# Breton: Werewolf



## Vache qui rit

In my French class, we read a few of the lays of Marie de France. One of them was called "Bisclavret," which she claims is the Breton word for "werewolf." Does that look familiar to any Breton-speakers out there? If not, what's the word currently in use?

Thanks,
Hannah


----------



## enoo

It seems it is a proper name of a werewolf man, see http://en.wikipedia.org/wiki/Bisclavret 
(My knowledge of breton is limited to a few words, and the only names for wolf that I know are "bleiz" and "ki noz")


----------



## CapnPrep

I don't speak Breton either, but the sources I have seen seem to agree that this is the word (or one word) for "werewolf" in Breton. For example, this quote from U. T. Holmes (1931):



> Marie reproduces three Breton words more or less correctly in the course of her lays: _Bisclavret_, _Laustic_, and the conjunction _ha_ ('and') […] The first of these is now explained by Loth as _bisc-lavrec_ 'shortened-breeches', a folk name for the werewolf.
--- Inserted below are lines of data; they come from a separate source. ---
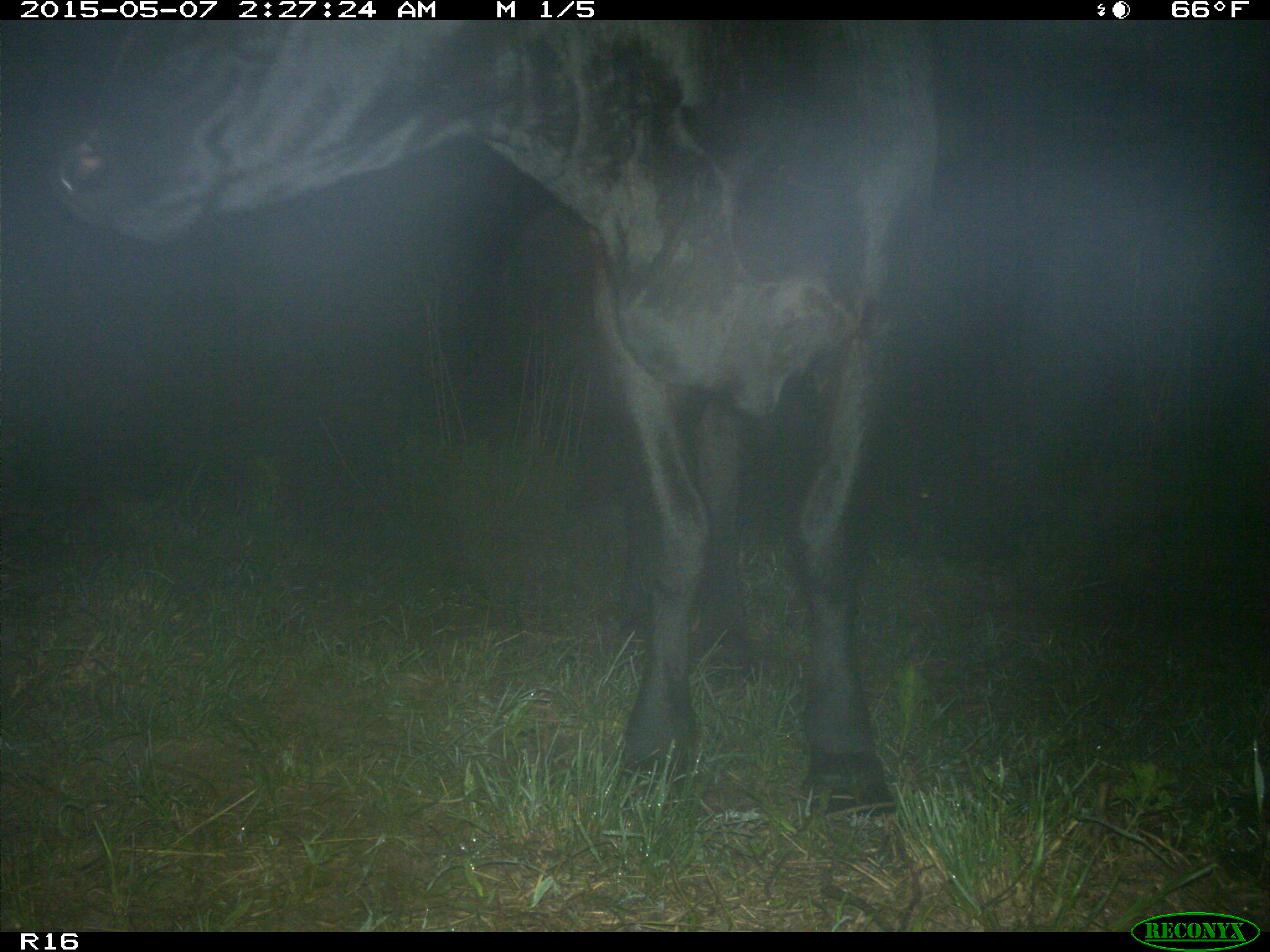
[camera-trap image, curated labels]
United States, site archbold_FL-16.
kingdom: Animalia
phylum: Chordata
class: Mammalia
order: Artiodactyla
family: Bovidae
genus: Bos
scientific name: Bos taurus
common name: domestic cow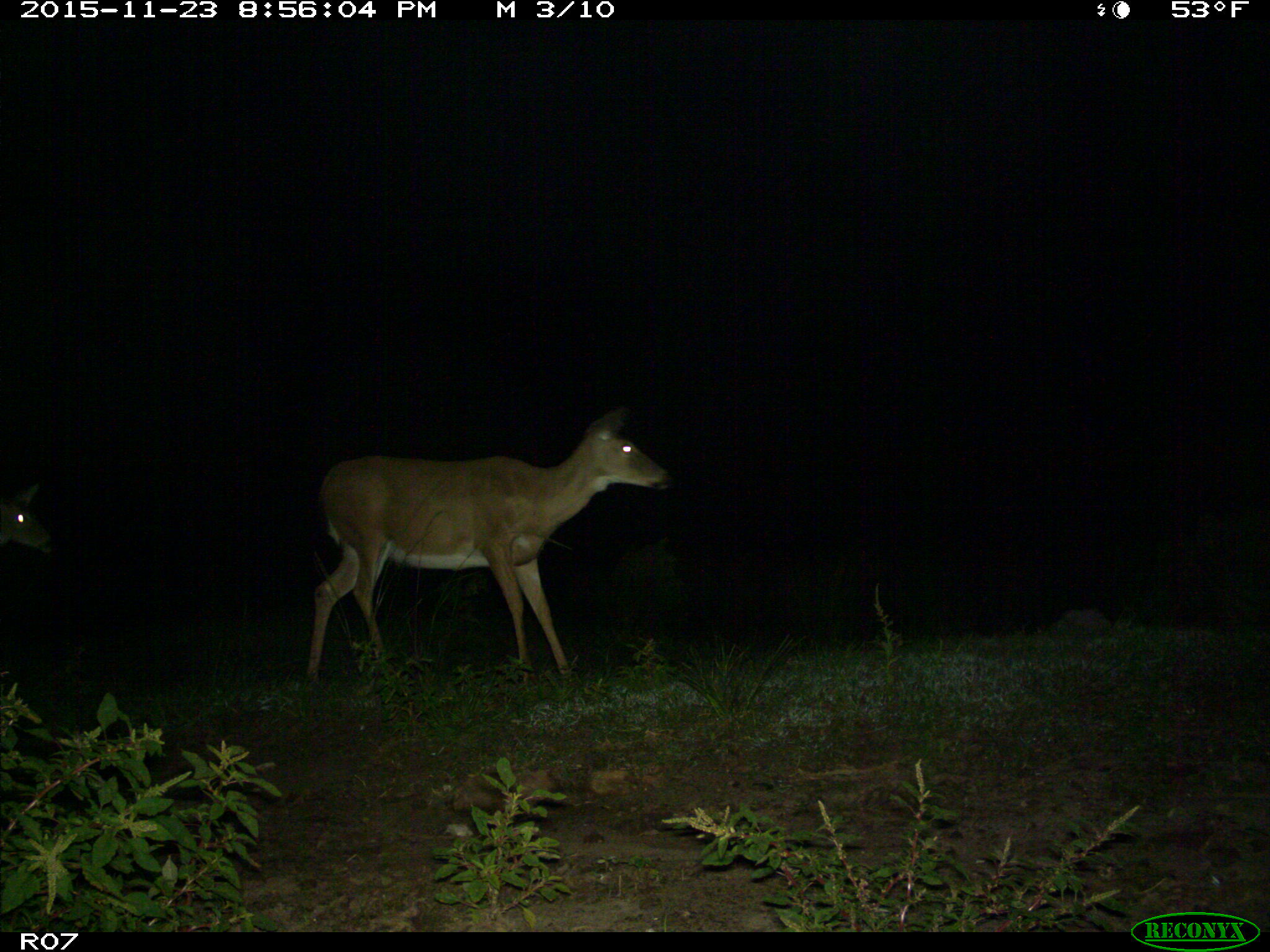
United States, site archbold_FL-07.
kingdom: Animalia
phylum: Chordata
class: Mammalia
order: Artiodactyla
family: Cervidae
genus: Odocoileus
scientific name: Odocoileus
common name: deer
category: unidentified deer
Unidentified deer (deer) (Odocoileus).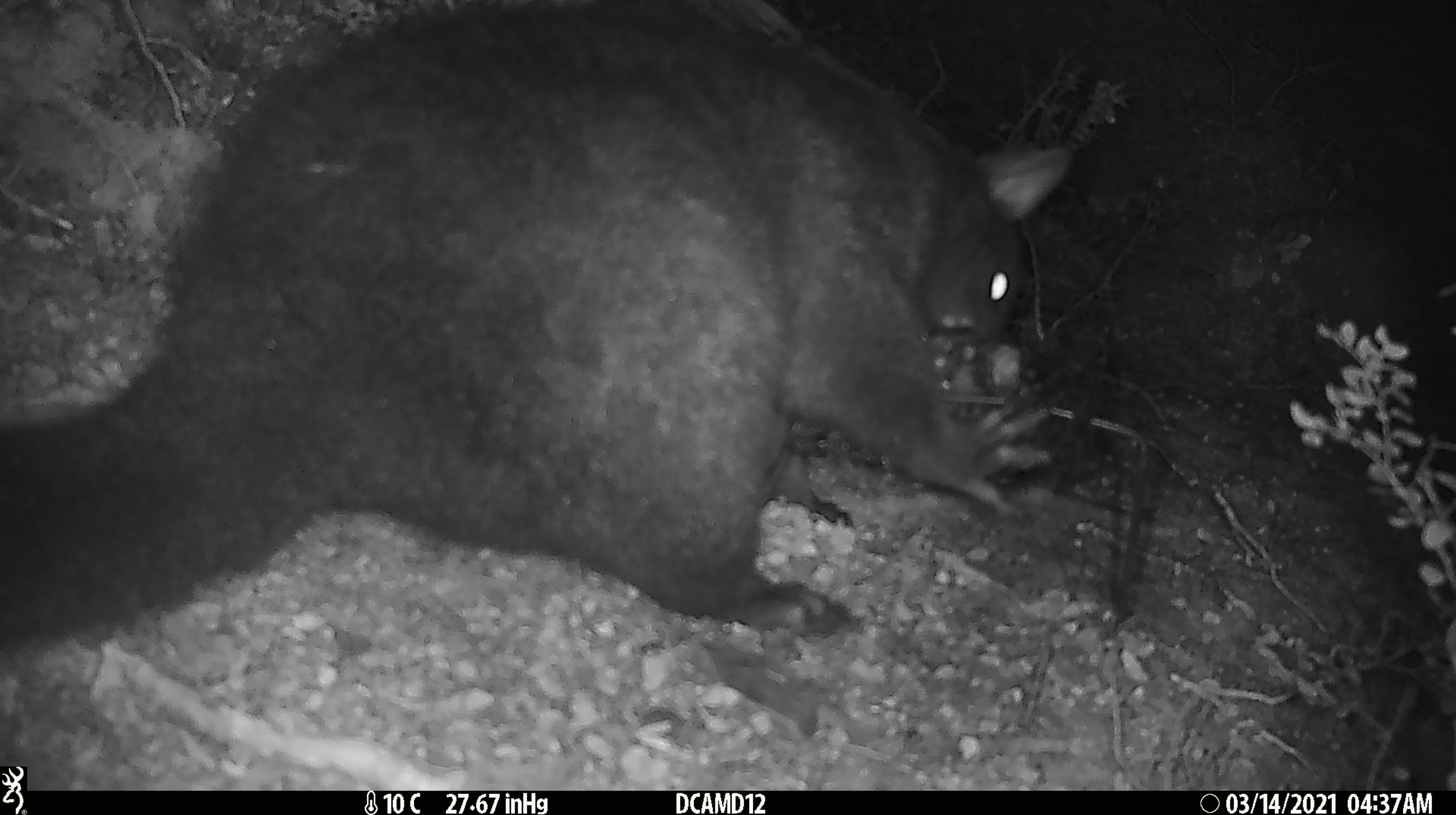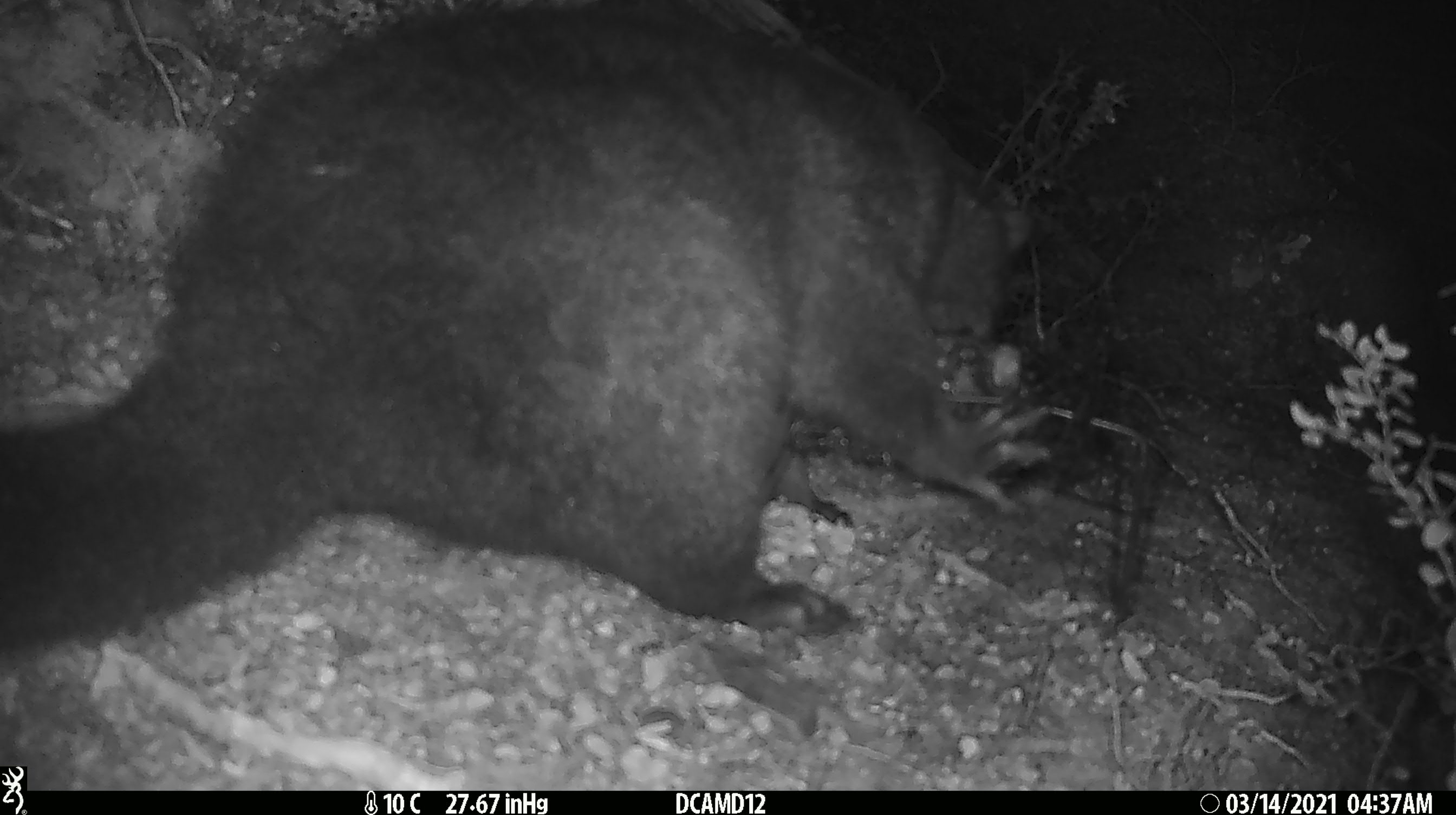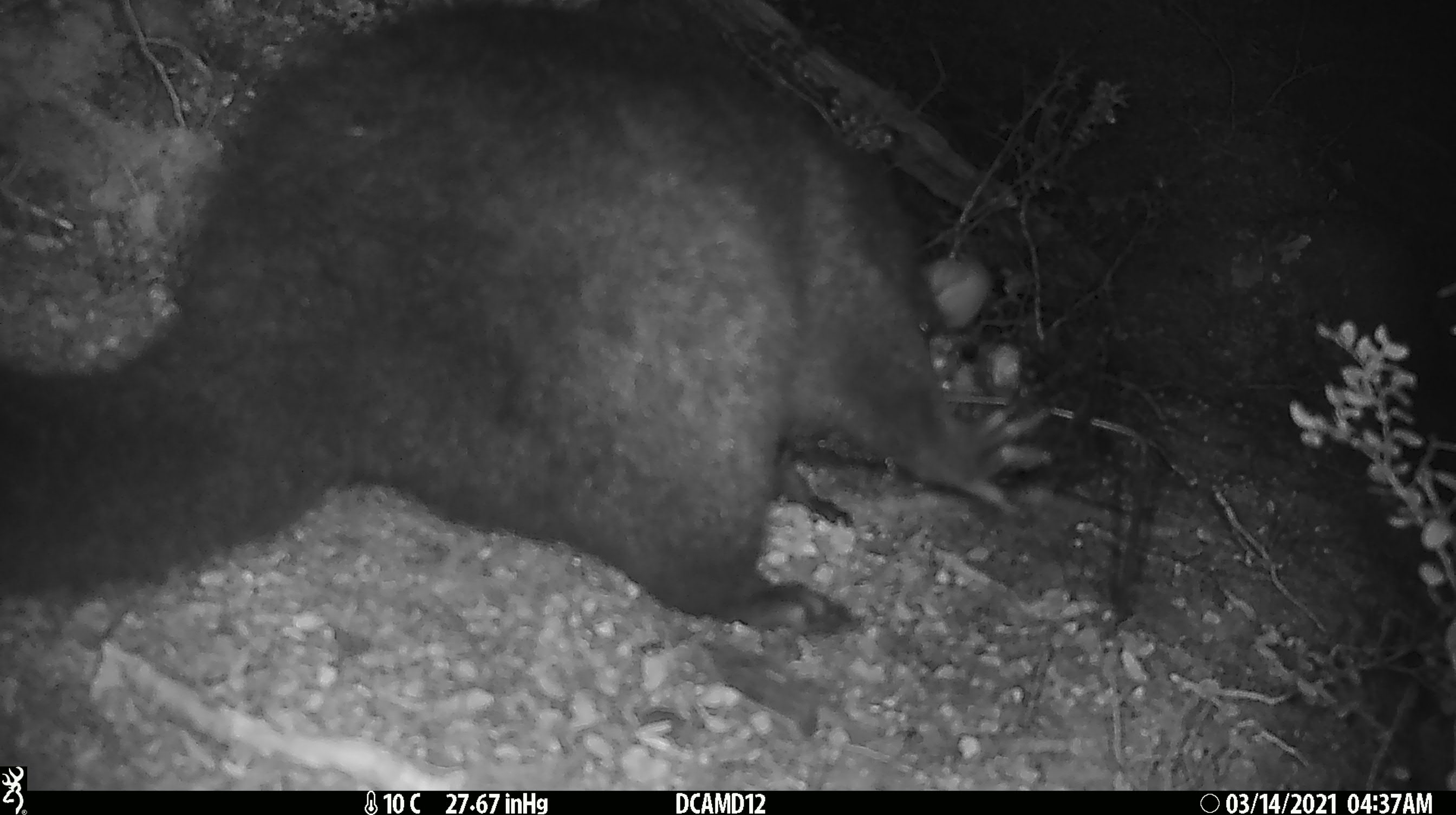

If you are interested you might want to track down the 1992 article by Hans Schwerteck cited in the Wikipedia entry, which should have more up-to-date ideas about the origins of the word _Bisclavret_.

Edit. I also found these words in an old dictionary: _den-vleiz_ ("wolfman"), _bleiz-garô_ ("wild wolf"), _bleiz-lavaret_ ("talking wolf"), and here's someone who actually thought to look in a modern Breton dictionary and came up with _bleiz noz_ ("night wolf") and _den-bleiz _("wolfman"). The Breton Wiktionary gives _bleiz-garv_ and _bleiz-noz_.


----------



## Gavril

Could the _Bis- _of _Bisclavret _be connected to _biz _"finger"?


----------



## Vache qui rit

Wow, thanks, CapnPrep! That was a lot of really interesting and helpful information in the course of one post.


----------